### SHORT PROBLEM
Can you revise all the items below, swapping "reading order" for "scan order" wherever it occurs and leaving everything else untouched?

——

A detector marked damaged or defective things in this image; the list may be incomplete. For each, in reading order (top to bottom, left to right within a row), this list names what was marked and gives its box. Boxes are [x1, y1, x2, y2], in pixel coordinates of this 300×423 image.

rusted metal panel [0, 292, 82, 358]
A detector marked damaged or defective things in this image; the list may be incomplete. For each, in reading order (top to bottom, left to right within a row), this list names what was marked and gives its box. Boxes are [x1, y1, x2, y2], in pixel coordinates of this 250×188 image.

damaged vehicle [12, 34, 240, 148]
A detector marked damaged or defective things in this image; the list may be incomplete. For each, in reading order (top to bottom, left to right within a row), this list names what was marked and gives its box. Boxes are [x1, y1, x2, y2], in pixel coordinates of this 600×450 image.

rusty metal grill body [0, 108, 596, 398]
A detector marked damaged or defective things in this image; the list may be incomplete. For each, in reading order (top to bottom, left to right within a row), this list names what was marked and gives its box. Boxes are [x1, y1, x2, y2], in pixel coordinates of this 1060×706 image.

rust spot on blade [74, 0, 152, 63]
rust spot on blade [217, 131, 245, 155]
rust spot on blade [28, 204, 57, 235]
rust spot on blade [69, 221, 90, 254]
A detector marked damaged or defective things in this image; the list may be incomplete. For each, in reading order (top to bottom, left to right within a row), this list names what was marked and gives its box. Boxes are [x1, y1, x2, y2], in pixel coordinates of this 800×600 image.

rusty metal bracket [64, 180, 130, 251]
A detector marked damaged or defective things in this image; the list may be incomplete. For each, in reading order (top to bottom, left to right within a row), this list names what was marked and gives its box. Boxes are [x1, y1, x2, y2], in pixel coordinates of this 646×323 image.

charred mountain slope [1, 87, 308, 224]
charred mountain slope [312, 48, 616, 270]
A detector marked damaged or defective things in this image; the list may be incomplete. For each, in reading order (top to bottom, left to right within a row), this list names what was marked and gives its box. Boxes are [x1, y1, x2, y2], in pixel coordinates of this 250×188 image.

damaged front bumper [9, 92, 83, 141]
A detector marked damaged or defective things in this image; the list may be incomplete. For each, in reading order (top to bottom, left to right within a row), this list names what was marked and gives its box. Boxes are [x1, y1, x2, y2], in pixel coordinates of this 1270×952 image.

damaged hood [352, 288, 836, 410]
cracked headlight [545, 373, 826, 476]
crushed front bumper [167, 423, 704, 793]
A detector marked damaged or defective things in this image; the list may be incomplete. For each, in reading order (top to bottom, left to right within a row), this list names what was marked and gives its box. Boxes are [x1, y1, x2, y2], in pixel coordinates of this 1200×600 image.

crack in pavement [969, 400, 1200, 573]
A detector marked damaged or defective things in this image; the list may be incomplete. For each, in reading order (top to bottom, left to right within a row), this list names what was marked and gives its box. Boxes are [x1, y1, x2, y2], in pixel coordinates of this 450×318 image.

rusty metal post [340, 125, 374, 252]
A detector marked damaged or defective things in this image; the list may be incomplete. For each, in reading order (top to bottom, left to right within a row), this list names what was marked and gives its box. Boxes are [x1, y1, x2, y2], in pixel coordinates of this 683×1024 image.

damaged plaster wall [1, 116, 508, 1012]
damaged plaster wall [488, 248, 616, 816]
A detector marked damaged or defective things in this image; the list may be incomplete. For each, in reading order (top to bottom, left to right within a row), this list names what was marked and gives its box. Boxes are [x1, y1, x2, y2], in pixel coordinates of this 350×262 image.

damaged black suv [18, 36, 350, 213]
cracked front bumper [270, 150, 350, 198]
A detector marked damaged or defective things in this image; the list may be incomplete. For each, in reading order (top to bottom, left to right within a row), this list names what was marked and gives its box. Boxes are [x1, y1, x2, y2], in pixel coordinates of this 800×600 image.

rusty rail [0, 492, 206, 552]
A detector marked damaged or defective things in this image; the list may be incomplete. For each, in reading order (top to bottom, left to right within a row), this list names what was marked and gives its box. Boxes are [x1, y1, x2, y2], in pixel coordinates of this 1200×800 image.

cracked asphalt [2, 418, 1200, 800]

——

### REPLY TO THE TASK
A detector marked damaged or defective things in this image; the list may be incomplete. For each, in scan order (top to bottom, left to right within a row), this list names what was marked and gives its box. Boxes are [x1, y1, x2, y2], in pixel coordinates of this 300×423 image.

rusted metal panel [0, 292, 82, 358]
A detector marked damaged or defective things in this image; the list may be incomplete. For each, in scan order (top to bottom, left to right within a row), this list names what was marked and gives its box. Boxes are [x1, y1, x2, y2], in pixel coordinates of this 250×188 image.

damaged vehicle [12, 34, 240, 148]
A detector marked damaged or defective things in this image; the list may be incomplete. For each, in scan order (top to bottom, left to right within a row), this list names what was marked and gives its box. Boxes are [x1, y1, x2, y2], in pixel coordinates of this 600×450 image.

rusty metal grill body [0, 108, 596, 398]
A detector marked damaged or defective things in this image; the list may be incomplete. For each, in scan order (top to bottom, left to right within a row), this list names what was marked and gives its box. Boxes are [x1, y1, x2, y2], in pixel coordinates of this 1060×706 image.

rust spot on blade [74, 0, 152, 63]
rust spot on blade [217, 131, 245, 155]
rust spot on blade [28, 204, 57, 235]
rust spot on blade [69, 221, 90, 254]
A detector marked damaged or defective things in this image; the list may be incomplete. For each, in scan order (top to bottom, left to right within a row), this list names what was marked and gives its box. Boxes are [x1, y1, x2, y2], in pixel coordinates of this 800×600 image.

rusty metal bracket [64, 180, 130, 251]
A detector marked damaged or defective things in this image; the list may be incomplete. For each, in scan order (top to bottom, left to right within a row), this list names what was marked and gives its box. Boxes are [x1, y1, x2, y2], in pixel coordinates of this 646×323 image.

charred mountain slope [1, 87, 308, 224]
charred mountain slope [312, 48, 616, 270]
A detector marked damaged or defective things in this image; the list may be incomplete. For each, in scan order (top to bottom, left to right within a row), this list names what was marked and gives its box. Boxes are [x1, y1, x2, y2], in pixel coordinates of this 250×188 image.

damaged front bumper [9, 92, 83, 141]
A detector marked damaged or defective things in this image; the list may be incomplete. For each, in scan order (top to bottom, left to right within a row), this list names what was marked and gives its box. Boxes are [x1, y1, x2, y2], in pixel coordinates of this 1270×952 image.

damaged hood [352, 288, 836, 410]
cracked headlight [545, 373, 826, 476]
crushed front bumper [167, 423, 704, 793]
A detector marked damaged or defective things in this image; the list may be incomplete. For each, in scan order (top to bottom, left to right within a row), this list names what was marked and gives its box. Boxes are [x1, y1, x2, y2], in pixel coordinates of this 1200×600 image.

crack in pavement [969, 400, 1200, 573]
A detector marked damaged or defective things in this image; the list may be incomplete. For each, in scan order (top to bottom, left to right within a row), this list names what was marked and gives its box. Boxes are [x1, y1, x2, y2], in pixel coordinates of this 450×318 image.

rusty metal post [340, 125, 374, 252]
A detector marked damaged or defective things in this image; the list may be incomplete. For each, in scan order (top to bottom, left to right within a row), this list names what was marked and gives its box. Boxes are [x1, y1, x2, y2], in pixel coordinates of this 683×1024 image.

damaged plaster wall [1, 116, 508, 1012]
damaged plaster wall [488, 248, 616, 816]
A detector marked damaged or defective things in this image; the list may be incomplete. For each, in scan order (top to bottom, left to right within a row), this list names what was marked and gives its box. Boxes are [x1, y1, x2, y2], in pixel coordinates of this 350×262 image.

damaged black suv [18, 36, 350, 213]
cracked front bumper [270, 150, 350, 198]
A detector marked damaged or defective things in this image; the list may be incomplete. For each, in scan order (top to bottom, left to right within a row), this list names what was marked and gives its box. Boxes are [x1, y1, x2, y2], in pixel coordinates of this 800×600 image.

rusty rail [0, 492, 206, 552]
A detector marked damaged or defective things in this image; the list may be incomplete. For each, in scan order (top to bottom, left to right within a row), this list names what was marked and gives its box. Boxes are [x1, y1, x2, y2], in pixel coordinates of this 1200×800 image.

cracked asphalt [2, 418, 1200, 800]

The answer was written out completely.